August 13, 2014 by Paul Goldsmith
Something that few people understand about restaurants is that rather than selling food, they are in fact selling space. More specifically, they are selling seats and tables. Therefore, anything that makes people sit at those seats and tables for longer needs to be charged for. It’s a reason why restaurants make such a margin on wine, because those who drink a bottle of wine are more likely to sit at their table for longer. Same with desserts. This is why it wasn’t a surprise when I heard that the Wellesley hotel has a minimum charge of £25 per person if you sit on their cigar terrace (the ‘crystal bar’) after 4pm.
Of course, the reason I know about this minimum charge is because of the work of Edward Heaton, a businessman who met two clients on the cigar terrace one afternoon, bought three small bottles of San Pellegrino (that cost about 60p per bottle in a supermarket) and was presented with a bill for £75 for them. Heaton says that there was no menu (the hotel says that the menus make the minimum charge clear), and the waitress said nothing when they just ordered the three waters. The hotel also says that guests are told about this minimum charge on arrival, so I imagine Mr Heaton may have just sat down without speaking to anyone. He didn’t complain when he got the bill, as he didn’t want to embarrass his companions, so he sent an email the week after. The hotel emailed back to apologise, but Mr Heaton appears to have involved the media…hence the appearance of his picture, holding three bottle of San Pellegrino, in quite a few online and offline newspapers.
Yet I’m not actually sure what Mr Heaton was expecting. The Cigar terrace at the Welleseley hotel is one of the most prime bits of real estate in the city. It is not free, the people who own the hotel will have paid a lot for that land and it is a privately owned piece of serenity in the middle of a busy city (which is why Edward Heaton wanted to take his business partners there in the first place). Hotels make money buy selling space,be it a room to sleep in, or, sometimes, a nice place to sit. After 4pm on a sunny day the ability to sit out there must be worth quite a bit of money. So it is should not be a surprise that the Wellesely feels that they have the right to out a price on anyone who wants to occupy that space. Their case is quite simple. If you want to sit on the terrace you are welcome to as long as you buy £25 worth of food or drinks. It’s a classic bit of economics, where a price is put on something that is a valuable scarce resource. Before a consumer ‘buys’ the space, they have to consider what it’s worth to them. Remember, they get some food and drink for their £25 too.

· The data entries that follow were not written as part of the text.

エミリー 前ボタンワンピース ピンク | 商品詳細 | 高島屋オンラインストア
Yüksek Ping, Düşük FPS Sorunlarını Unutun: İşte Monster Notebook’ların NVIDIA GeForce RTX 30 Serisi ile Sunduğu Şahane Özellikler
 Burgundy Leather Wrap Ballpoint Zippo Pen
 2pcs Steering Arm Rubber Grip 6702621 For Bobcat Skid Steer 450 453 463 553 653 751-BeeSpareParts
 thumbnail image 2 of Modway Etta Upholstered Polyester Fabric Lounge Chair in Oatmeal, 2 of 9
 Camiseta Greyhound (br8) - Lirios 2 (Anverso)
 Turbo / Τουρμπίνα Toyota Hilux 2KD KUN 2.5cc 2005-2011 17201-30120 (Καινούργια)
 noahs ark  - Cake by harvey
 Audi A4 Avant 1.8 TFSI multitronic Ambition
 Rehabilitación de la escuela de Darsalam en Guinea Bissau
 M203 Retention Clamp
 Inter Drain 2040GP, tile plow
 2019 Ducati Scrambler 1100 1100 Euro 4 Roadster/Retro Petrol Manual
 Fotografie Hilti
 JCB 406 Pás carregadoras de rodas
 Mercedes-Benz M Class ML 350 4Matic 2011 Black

Anyway, apart from it being summer holidays, with not many stories about and newspapers like what they think are ‘wronged consumer’ stories, I can understand why the media were interested in Mr Heaton’s story. Yet what he has hopefully learned from the episode (and the man works in property so I’m surprised he didn’t know) is that when property is a scarce resource, it can have a hefty price on it. Seems fair enough to me.